De Philippe de Broca, on retient souvent ses films à spectacle, peuplés de héros virils et intrépides : Cartouche, L’Homme de Rio et Le Magnifique avec Jean-Paul Belmondo, L’Africain et Chouans ! avec Philippe Noiret ou encore Le Bossu avec Daniel Auteuil. Mais peu de gens conservent le souvenir de ses premiers longs métrages. Dans un registre tout à fait différent – les comédies romantiques –, De Broca explore pourtant déjà ce qui constituera le fil rouge de sa filmographie naissante : la quête de l’aventure.
Chaînes conjugales, rêveries partagées
Parmi ses premiers films, on compte une perle, aussi tendre qu’elle est rare : L’Amant de cinq jours. Son résumé pourrait l’apparenter au vaudeville tant l’œuvre multiplie les amours contrariées. Antoine (Jean-Pierre Cassel) aime à la fois Claire (Jean Seberg), épouse de Georges (François Périer), et Madeleine (Micheline Presle) ; bien qu’elles soient les meilleures amies l’une de l’autre, Claire et Madeleine se cachent mutuellement l’identité de leur amant, ignorant ainsi qu’elles aiment le même homme ; Georges, époux tranquille passionné par son métier d’archiviste, ignore naturellement ce qu’il se passe autour de lui. Pourtant, L’Amant de cinq jours n’a rien de grotesque. Rares sont les situations où l’un·e des amant·es découvre le pot aux roses, si ce n’est le dernier tiers du film, qui penche plus vers le drame que le rire bouffon.
En vérité, dans la France gaullienne des années 1960, Philippe de Broca met en scène l’adultère et l’inconstance non pas pour les blâmer – que ce soit par le rire du vaudeville ou l’ironie tragique de Madame Bovary –, mais pour en révéler leur raison d’être : fuir la routine. Dans ces chaînes conjugales entremêlées, chacun cherche en l’autre de quoi alimenter ses propres rêveries : Antoine guette les femmes riches pour dépenser leur argent à loisir et s’éviter un emploi pénible ; Claire rêve de quitter Paris pour s’installer dans une petite maison à la campagne, entourée de roses ; Georges, féru d’anecdotes historiques, s’improvise guide touristique passionné ; et Madeleine, grande couturière toujours au travail, n’attend que le weekend pour se reposer auprès d’Antoine.
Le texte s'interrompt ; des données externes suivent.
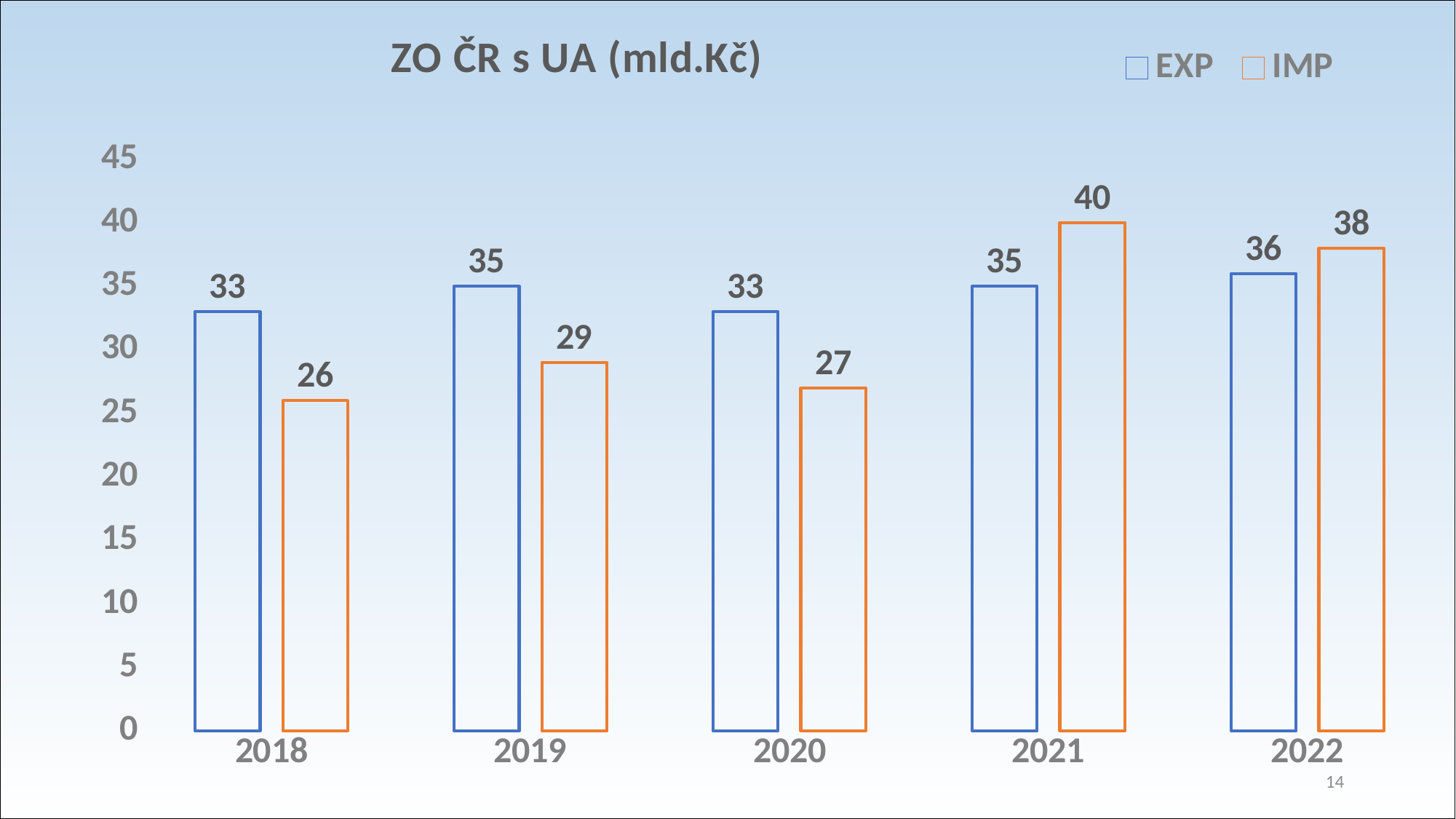
In 2020, which is larger, EXP or IMP? EXP Does the IMP value rise or fall from 2020 to 2021? rise Which year has the lowest IMP value? 2018 Which year has the highest IMP value? 2021 What is the IMP value for 2021? 40 What is the IMP value for 2018? 26 Is the IMP value for 2019 greater or less than 30? less How many years are shown on the x axis? 5 What is the difference between the IMP and EXP values in 2022? 2 What is the EXP value for 2019? 35 What kind of chart is shown? bar chart How many series does the legend list? 2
Du parfum de l’aventure au cœur du quotidien
Avec une grande tendresse et un immense respect pour ses acteur·ices, dont il laisse pleinement s’exprimer le jeu virtuose au moyen de plans serrés, nimbés d’un sublime noir et blanc, le réalisateur insuffle ainsi de grands élans lyriques et romanesques au milieu du quotidien le plus banal. Sans être aussi spectaculaires que ses futurs films de cape et d’épée, nombre de scènes de L’Amant de cinq jours hument le parfum de l’aventure et gardent en même temps leur enracinement dans la routine ordinaire. La faconde des acteur·ices y joue pour beaucoup. Ainsi, au cours d’une virée dominicale à Chantilly, Georges se lance dans une longue tirade, faisant revivre les spectres du Grand Siècle ; Antoine, vainqueur au tiercé, emmène Claire dans une nuit de folie dépenser tous leurs gains en restaurants, alcools et concerts privés ; tandis que Madeleine, à la vengeance froide, se plaît à réunir tout ce beau monde dans un salon dont elle tire les ficelles.
Mais l’usure gagne aussi l’aventure. À force de fréquenter les mêmes personnes, à force de les rêver à son image plus qu’à les écouter pour elles-mêmes, s’estompe la rêverie. Alors, par désir du désir, pour ne pas sombrer dans le mortel ennui de la répétition, les chaînes conjugales, une à une, se délient. Ne reste plus qu’à tout recommencer, avec un autre.